Saturday, May 19, 2007

Memoir author, Terry Ryan, dies of cancer

Terry Ryan, author of The Prize Winner of Defiance, Ohio, died recently of cancer. I liked her memoir. It was warm and funny. Here's her obituary from The Washington Post.

By Patricia Sullivan
Washington Post Staff Writer
Saturday, May 19, 2007; Page B06

Terry Ryan, 60, whose best-selling memoir "The Prize Winner of Defiance, Ohio" described how her mother raised 10 children by writing winning advertising jingles, died of cancer May 16 at her home in San Francisco.

Ms. Ryan, a technical writer and poet who also penned the punch lines to a long-running cartoon in the San Francisco Chronicle, wrote her book in grief after her mother's death in 1998. Evelyn Ryan, an Ohio housewife with an irrepressibly cheerful outlook and a husband who drank most of his paycheck, entered the contests in the 1950s to keep her family housed and fed. "Every single major contest she won came in just the nick of time," Ms. Ryan said.

More than once, her mother's wordsmithing skills saved the family from homelessness. They were about to be evicted from a rental house when a winning Western Auto contest entry gave her enough money for a down payment on the house she would live in for the next 45 years.

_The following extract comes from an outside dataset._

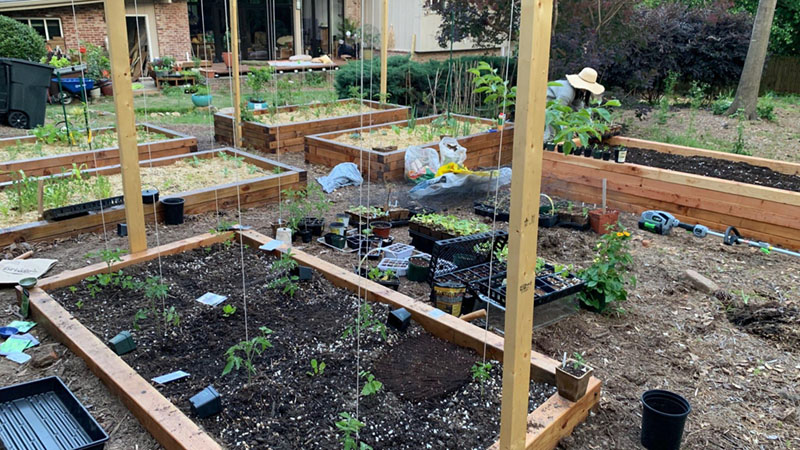 The Sustainability Benefits of Gardening 3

A jingle in praise of frozen spinach won a 10-minute shopping spree at a local grocery. She won everything from toasters to dance shoes, cars to washing machines to trips to Switzerland. She sold the merchandise, because in addition to housing and food expenses, there were bills for emergency room visits, for clothing, for eyeglasses.

For every four entries Evelyn Ryan submitted, she won a prize, which was not a bad percentage, because she usually submitted multiple entries in each contest. She wrote in pencil, in longhand, in a notebook kept at the end of her always-occupied ironing board.

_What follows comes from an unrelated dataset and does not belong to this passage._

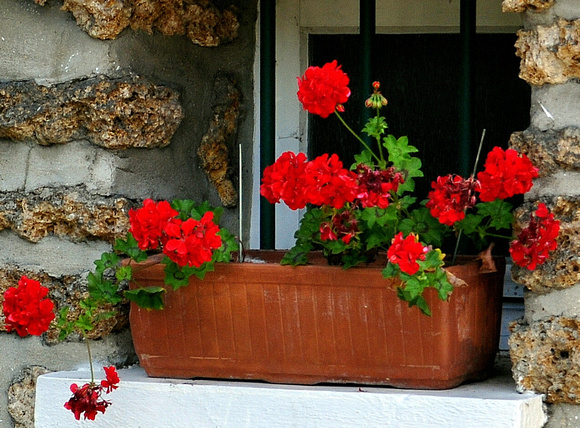 French Flowerbox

"She didn't have time to write a book. She didn't have time to write short stories, really. She had time to write 25-words-or-less entries," Ms. Ryan said.

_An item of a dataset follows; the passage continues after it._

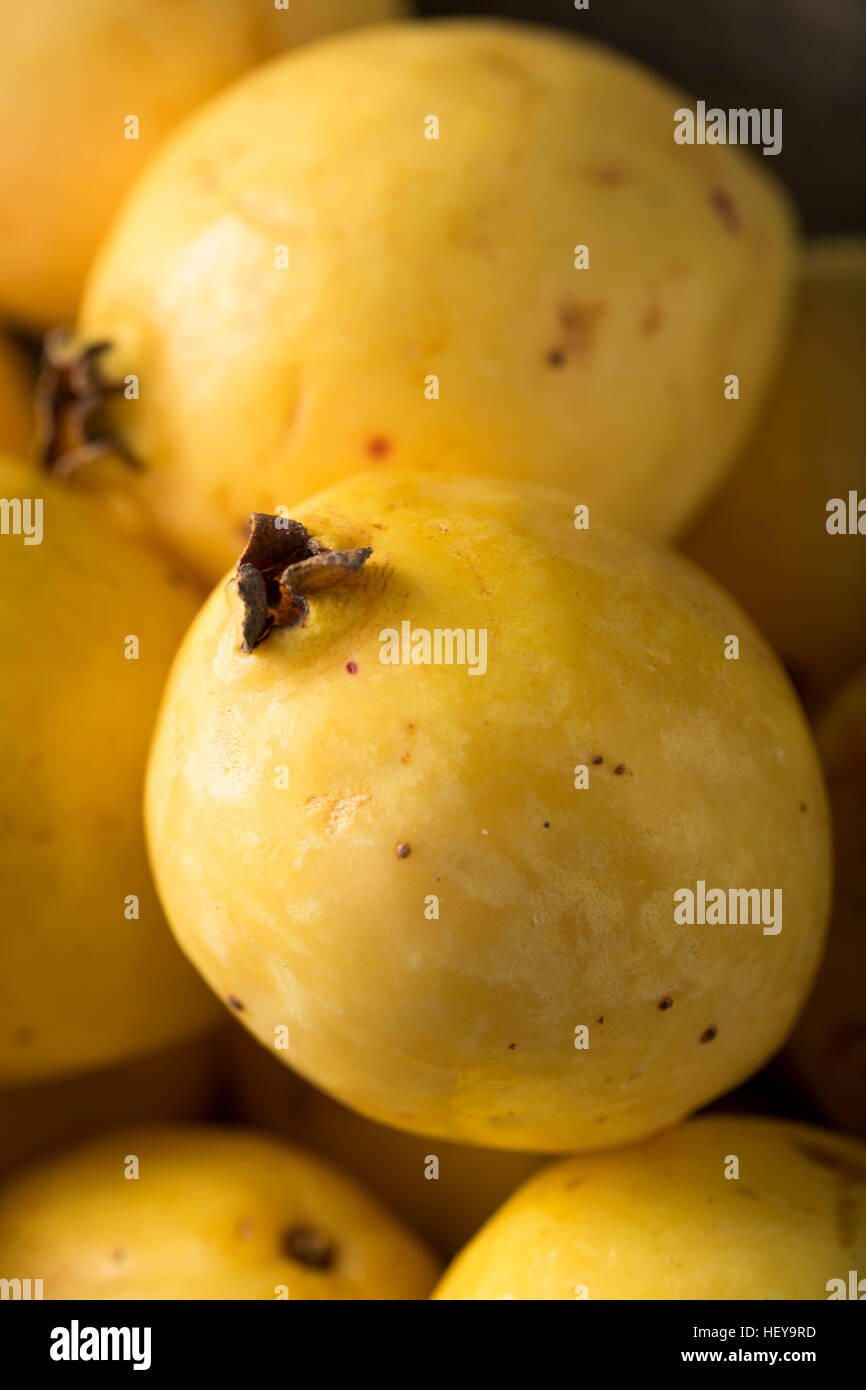 Rawanic Yellow Guava Fruit Ready To Eat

Her last big win came in 1965, after her husband had taken a second mortgage on the house without telling her. Weeks before they would have lost the home due to a $4,000 debt, she won top prize in a Dr Pepper contest, collecting $3,440.64, a Ford Mustang, a trip to Switzerland and two watches. The contest era ended just as her 10 children grew up and left home.

After Evelyn Ryan's death, her daughter discovered drawers and trunks stuffed full of notebooks, 67 completed entry forms and dozens of award letters. Terry Ryan unpacked and sorted the material for the next four months.

The book was published in 2001 and became a sensation, getting four full minutes on the "Today" show. It made People magazine's book of the week list. Newspapers did long interviews, women's magazines ran gushing reviews and a movie starring Julianne Moore and Woody Harrelson was made in 2005.

It was all very heady stuff for a shy, quiet technical writer who had previously published only poetry and book reviews. She was described as physically folding in on herself during interviews, until she took media training and "found her inner ham," her partner said.

Terry Ryan was born July 14, 1946, in Defiance, a middle child who was dubbed "Tuff" for her ability to make her way in the crowded household.

She graduated from Bowling Green University and moved to Chicago, where she was an editor at the Journal of the American Medical Association. Before long, she wandered west to San Francisco, which she made her home.

In 1983, she met Pat Holt, then editor of the San Francisco Chronicle's Book Review, when Ms. Ryan and Sylvia Mollick pitched her the idea of running a one-panel cartoon, "T.O. Sylvester," in the publication.

"I called it the only original literary cartoon commissioned for a Sunday book section in the country," said Holt, her partner for 24 years. The humor was sly and sweet: "That's my problem," one cow said to another as they sat together reading the newspaper. "I'm lactose intolerant."

"She had this sense of humor you could tell she inherited from her mother that was so resilient and positive," Holt said. "She would say, 'Always start from where you are' and 'Don't dwell on fears of the past.' "

Survivors include five brothers and four sisters.